### What is needed
Take the line with "Presented with the" and every line after it, through the end of the listing, and give them again exactly, pictures excluded.

___ Data for processing

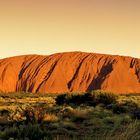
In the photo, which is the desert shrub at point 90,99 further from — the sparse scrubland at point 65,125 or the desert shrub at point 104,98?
the sparse scrubland at point 65,125

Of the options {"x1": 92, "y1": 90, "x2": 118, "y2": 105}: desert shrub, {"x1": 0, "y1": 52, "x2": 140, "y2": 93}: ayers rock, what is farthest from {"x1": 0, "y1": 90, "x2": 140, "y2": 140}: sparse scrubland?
{"x1": 0, "y1": 52, "x2": 140, "y2": 93}: ayers rock

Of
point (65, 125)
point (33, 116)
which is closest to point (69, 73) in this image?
point (33, 116)

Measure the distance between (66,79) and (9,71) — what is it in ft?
50.6

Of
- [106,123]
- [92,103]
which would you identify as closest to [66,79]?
[92,103]

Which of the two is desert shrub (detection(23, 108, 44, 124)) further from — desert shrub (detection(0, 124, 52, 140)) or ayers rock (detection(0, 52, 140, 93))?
ayers rock (detection(0, 52, 140, 93))

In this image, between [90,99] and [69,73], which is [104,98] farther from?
[69,73]

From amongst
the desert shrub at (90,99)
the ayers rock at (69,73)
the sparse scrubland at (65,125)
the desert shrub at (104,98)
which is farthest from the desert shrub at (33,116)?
the ayers rock at (69,73)

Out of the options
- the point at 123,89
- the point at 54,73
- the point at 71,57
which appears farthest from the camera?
the point at 71,57

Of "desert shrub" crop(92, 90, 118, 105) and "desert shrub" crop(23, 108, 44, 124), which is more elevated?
"desert shrub" crop(23, 108, 44, 124)

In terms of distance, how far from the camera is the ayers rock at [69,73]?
11150cm

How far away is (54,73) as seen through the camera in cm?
11762

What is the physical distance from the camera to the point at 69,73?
120 meters

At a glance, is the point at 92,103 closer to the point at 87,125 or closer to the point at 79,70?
the point at 87,125

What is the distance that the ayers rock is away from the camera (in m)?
112
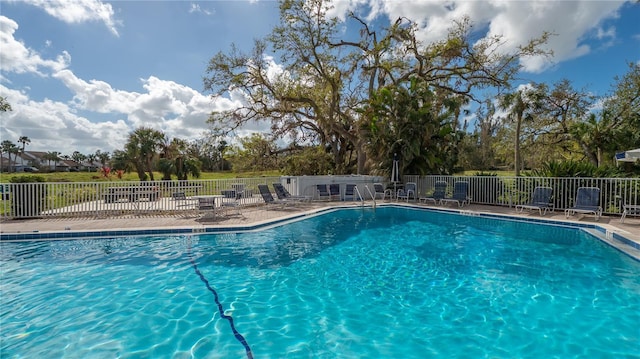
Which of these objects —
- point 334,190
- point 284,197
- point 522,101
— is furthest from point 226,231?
point 522,101

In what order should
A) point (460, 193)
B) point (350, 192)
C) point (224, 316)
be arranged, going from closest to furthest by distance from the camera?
point (224, 316), point (460, 193), point (350, 192)

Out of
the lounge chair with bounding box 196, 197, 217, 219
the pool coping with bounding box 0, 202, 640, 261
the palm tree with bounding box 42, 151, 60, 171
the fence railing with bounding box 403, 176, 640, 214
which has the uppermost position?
the palm tree with bounding box 42, 151, 60, 171

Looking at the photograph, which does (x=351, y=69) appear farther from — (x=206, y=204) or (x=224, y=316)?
(x=224, y=316)

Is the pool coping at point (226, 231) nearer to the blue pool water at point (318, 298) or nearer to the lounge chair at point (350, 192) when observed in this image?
the blue pool water at point (318, 298)

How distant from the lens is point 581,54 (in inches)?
723

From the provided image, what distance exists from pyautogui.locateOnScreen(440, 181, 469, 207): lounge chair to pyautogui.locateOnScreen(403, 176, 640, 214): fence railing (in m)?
0.71

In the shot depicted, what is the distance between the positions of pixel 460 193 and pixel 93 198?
14.3 metres

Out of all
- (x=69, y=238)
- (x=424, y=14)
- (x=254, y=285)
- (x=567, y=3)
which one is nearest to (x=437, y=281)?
(x=254, y=285)

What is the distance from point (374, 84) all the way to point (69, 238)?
1930 centimetres

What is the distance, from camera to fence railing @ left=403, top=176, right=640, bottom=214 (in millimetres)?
10047

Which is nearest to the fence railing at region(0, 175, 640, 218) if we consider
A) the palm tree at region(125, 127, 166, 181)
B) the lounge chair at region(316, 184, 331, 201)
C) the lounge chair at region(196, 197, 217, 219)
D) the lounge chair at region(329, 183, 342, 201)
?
the lounge chair at region(196, 197, 217, 219)

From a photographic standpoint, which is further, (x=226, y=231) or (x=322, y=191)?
(x=322, y=191)

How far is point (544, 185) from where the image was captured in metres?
11.5

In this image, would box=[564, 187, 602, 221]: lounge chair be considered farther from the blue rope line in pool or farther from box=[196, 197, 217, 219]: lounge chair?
box=[196, 197, 217, 219]: lounge chair
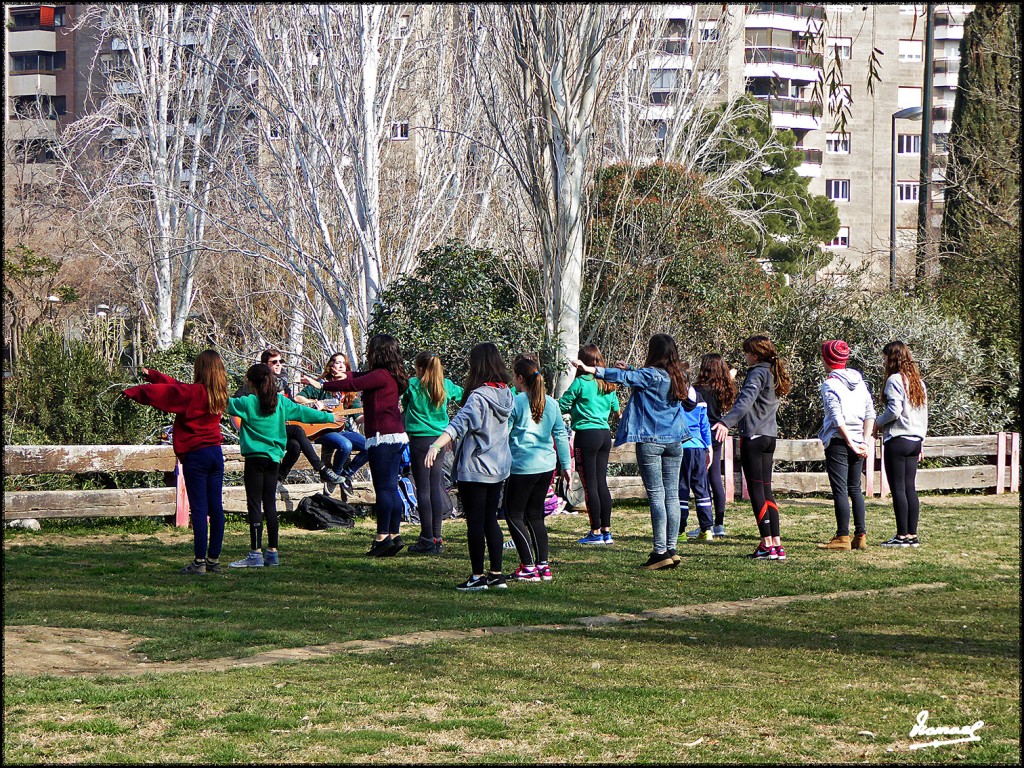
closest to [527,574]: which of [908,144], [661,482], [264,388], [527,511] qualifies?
[527,511]

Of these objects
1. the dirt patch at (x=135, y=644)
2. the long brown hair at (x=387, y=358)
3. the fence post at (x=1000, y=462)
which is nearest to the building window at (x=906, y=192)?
the fence post at (x=1000, y=462)

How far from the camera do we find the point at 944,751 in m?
5.23

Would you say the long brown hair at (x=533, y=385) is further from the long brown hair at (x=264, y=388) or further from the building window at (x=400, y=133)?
the building window at (x=400, y=133)

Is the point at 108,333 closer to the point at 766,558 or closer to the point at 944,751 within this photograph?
the point at 766,558

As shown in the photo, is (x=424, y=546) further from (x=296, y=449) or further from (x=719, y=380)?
(x=719, y=380)

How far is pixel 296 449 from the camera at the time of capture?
1299 centimetres

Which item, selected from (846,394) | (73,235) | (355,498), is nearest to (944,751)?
(846,394)

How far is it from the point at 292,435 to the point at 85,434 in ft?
19.1

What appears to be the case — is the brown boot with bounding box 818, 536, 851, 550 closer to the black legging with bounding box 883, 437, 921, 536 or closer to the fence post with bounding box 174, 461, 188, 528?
the black legging with bounding box 883, 437, 921, 536

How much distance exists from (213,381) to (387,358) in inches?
69.6

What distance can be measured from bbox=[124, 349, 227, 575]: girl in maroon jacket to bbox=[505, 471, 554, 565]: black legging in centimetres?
259

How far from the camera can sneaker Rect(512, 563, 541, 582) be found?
32.4 ft

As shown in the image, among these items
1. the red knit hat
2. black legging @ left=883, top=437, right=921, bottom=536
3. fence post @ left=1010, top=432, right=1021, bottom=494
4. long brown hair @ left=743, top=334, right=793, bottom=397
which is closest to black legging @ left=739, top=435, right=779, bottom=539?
long brown hair @ left=743, top=334, right=793, bottom=397

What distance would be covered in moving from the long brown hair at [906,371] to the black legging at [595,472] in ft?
9.17
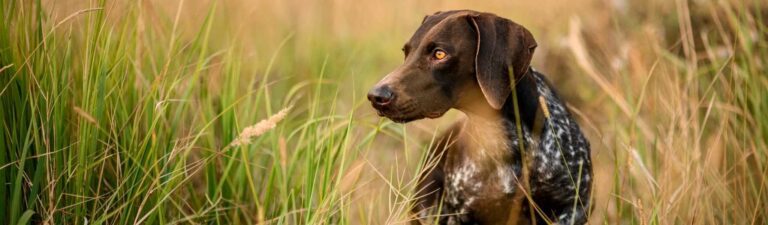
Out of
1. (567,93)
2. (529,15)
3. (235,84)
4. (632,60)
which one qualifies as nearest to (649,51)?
(632,60)

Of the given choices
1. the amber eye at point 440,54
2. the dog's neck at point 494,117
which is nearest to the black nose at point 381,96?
the amber eye at point 440,54

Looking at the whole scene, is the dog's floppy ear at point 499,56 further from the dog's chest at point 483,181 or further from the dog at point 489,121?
the dog's chest at point 483,181

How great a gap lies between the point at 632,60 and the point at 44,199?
3661mm

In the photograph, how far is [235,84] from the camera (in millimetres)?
4316

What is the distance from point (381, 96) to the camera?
3557 mm

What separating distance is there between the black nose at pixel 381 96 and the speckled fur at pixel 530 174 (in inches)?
18.7

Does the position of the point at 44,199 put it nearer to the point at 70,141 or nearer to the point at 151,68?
the point at 70,141

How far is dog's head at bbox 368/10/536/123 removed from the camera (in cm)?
369

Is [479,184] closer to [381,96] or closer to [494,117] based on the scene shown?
[494,117]

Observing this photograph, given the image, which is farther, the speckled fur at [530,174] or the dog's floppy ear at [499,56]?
the speckled fur at [530,174]

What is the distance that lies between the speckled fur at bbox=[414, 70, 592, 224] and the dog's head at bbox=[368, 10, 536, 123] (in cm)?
23

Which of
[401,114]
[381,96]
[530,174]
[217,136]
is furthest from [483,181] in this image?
[217,136]

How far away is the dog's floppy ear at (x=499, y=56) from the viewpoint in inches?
148

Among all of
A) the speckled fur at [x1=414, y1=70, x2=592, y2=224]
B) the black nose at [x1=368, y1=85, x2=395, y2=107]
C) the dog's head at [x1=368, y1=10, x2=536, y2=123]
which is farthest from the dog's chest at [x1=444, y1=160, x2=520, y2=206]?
the black nose at [x1=368, y1=85, x2=395, y2=107]
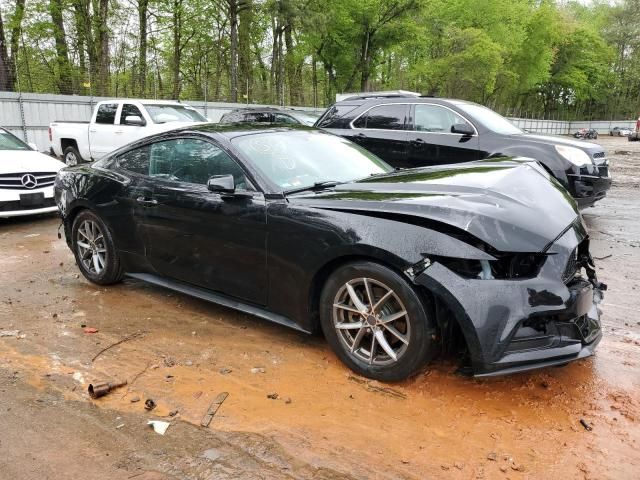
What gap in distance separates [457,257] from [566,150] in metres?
5.18

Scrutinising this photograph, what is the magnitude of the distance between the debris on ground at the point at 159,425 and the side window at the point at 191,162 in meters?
1.67

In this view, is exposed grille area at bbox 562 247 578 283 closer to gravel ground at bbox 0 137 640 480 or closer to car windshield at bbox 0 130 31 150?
gravel ground at bbox 0 137 640 480

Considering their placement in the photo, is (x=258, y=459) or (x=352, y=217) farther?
(x=352, y=217)

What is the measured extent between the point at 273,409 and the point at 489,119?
6273 millimetres

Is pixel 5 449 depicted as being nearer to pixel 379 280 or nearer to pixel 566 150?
pixel 379 280

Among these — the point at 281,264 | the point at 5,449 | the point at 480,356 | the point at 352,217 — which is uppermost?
the point at 352,217

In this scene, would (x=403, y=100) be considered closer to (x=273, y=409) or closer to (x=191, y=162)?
(x=191, y=162)

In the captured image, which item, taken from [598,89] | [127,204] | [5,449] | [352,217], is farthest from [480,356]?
[598,89]

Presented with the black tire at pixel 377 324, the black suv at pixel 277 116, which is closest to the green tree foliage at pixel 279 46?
the black suv at pixel 277 116

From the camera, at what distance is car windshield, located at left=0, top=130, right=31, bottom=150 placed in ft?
28.2

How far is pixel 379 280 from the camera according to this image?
302cm

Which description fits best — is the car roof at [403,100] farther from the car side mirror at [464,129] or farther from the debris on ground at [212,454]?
the debris on ground at [212,454]

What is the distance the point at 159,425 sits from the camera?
2.79m

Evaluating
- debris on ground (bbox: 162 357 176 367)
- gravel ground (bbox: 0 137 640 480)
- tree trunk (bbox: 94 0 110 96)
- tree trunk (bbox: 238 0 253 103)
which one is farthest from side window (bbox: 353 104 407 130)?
tree trunk (bbox: 238 0 253 103)
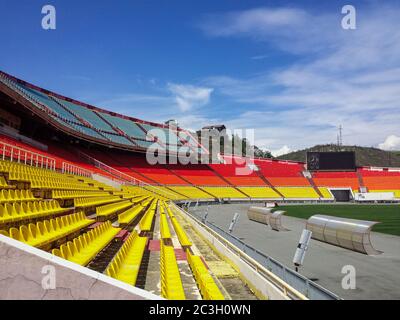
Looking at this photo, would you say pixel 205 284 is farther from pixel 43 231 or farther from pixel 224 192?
pixel 224 192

______

### Task output
Presented with the black tire at pixel 377 324, the black suv at pixel 277 116, which is closest to the green tree foliage at pixel 279 46?
the black suv at pixel 277 116

From the camera, at what distance is car windshield, located at left=0, top=130, right=31, bottom=150 placed in ft?
28.2

How far is pixel 379 280 from the camera according to this image?
302cm

Which description fits best — is the car roof at [403,100] farther from the car side mirror at [464,129] or farther from the debris on ground at [212,454]?
the debris on ground at [212,454]

What is the distance the point at 159,425 sits from the camera?
2.79m

Evaluating
- debris on ground (bbox: 162 357 176 367)
- gravel ground (bbox: 0 137 640 480)
- tree trunk (bbox: 94 0 110 96)
- tree trunk (bbox: 238 0 253 103)
which one is farthest from side window (bbox: 353 104 407 130)?
tree trunk (bbox: 238 0 253 103)
Looking at this photo, would you say pixel 205 284 is farther from pixel 43 231 or farther from pixel 224 192?
pixel 224 192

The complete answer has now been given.